++++ SUPPLIED PASSAGE
Skip to content

[RFC]: Unified Denoising Engine + Strategy Model #1012

@SolitaryThinker

Description

@SolitaryThinker

Motivation.

Motivation

Pain points before the refactor:

  • Denoising logic was split across large, model-specific stage classes.
  • Adding new pipelines required more conditionals in shared stages.
  • Denoising code was difficult to test in isolation.
  • Features like CFG-parallel and SP sharding had no consistent integration
    point.

The new engine + strategy design centralizes the denoising loop while allowing
per-model behavior in strategies. Hooks provide a clean extension path for
performance and distributed features.

Proposed Change.

Summary

This RFC formalizes the denoising refactor and captures the current
implementation state. The goal is a single shared denoising engine with small,
per-model strategy hooks, plus an engine-level hook system for cross-cutting
concerns (perf logging, CFG-parallel, SP sharding, cache-dit, scheduler client
patterns). Legacy denoising stage wrappers are removed in favor of
DenoisingStage(strategy_cls=...), with MatrixGame keeping its streaming
wrapper.

Goals

  • One shared denoising loop for Standard, Cosmos, LongCat, DMD, and others.
  • Block strategies for causal and MatrixGame (KV caches, streaming).
  • Make per-model differences explicit and testable via strategies.
  • Provide engine hooks for perf logging and future distributed features.
  • Preserve behavior via parity tests and SSIM tests.

Non-goals

  • Rewriting training-time denoising or loss computation.
  • Changing model architecture internals.
  • Full adoption of the scheduler adapter across all strategies in this RFC
    (adapter is introduced and optional).

Design Overview

Engine and Strategy Protocols

The engine owns the loop; strategies implement model-specific details.

class DenoisingStrategy(Protocol):
    def prepare(self, batch, args) -> StrategyState: ...
    def make_model_inputs(self, state, t, step_idx) -> ModelInputs: ...
    def forward(self, state, model_inputs) -> torch.Tensor: ...
    def cfg_combine(self, state, noise_pred) -> torch.Tensor: ...
    def scheduler_step(self, state, noise_pred, t) -> torch.Tensor: ...
    def postprocess(self, state) -> ForwardBatch: ...

class BlockDenoisingStrategy(DenoisingStrategy):
    def block_plan(self, state) -> BlockPlan: ...
    def init_block_context(self, state, block_item, block_idx) -> BlockContext: ...
    def process_block(self, state, block_ctx, block_item) -> None: ...
    def update_context(self, state, block_ctx, block_item) -> None: ...

Stage Wrapper

Pipelines use a thin wrapper that selects the strategy:

stage = DenoisingStage(
    transformer=...,
    scheduler=...,
    strategy_cls=StandardStrategy,
)
++++++++
++++ STORED DATA
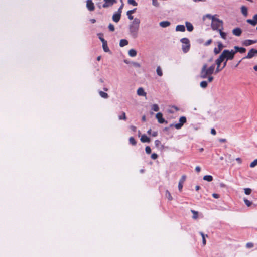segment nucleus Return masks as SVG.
++++++++
LIST OF TASKS
a) From the denoising RFC, quote the text between "Pain points before" and "and distributed features.", inclusive.
b) According to the denoising RFC, which model keeps its streaming wrapper after the legacy stage wrappers are removed?
The data was taken from a separate source.

SOLUTIONS
a)
Pain points before the refactor:

  • Denoising logic was split across large, model-specific stage classes.
  • Adding new pipelines required more conditionals in shared stages.
  • Denoising code was difficult to test in isolation.
  • Features like CFG-parallel and SP sharding had no consistent integration
    point.

The new engine + strategy design centralizes the denoising loop while allowing
per-model behavior in strategies. Hooks provide a clean extension path for
performance and distributed features.

b) MatrixGame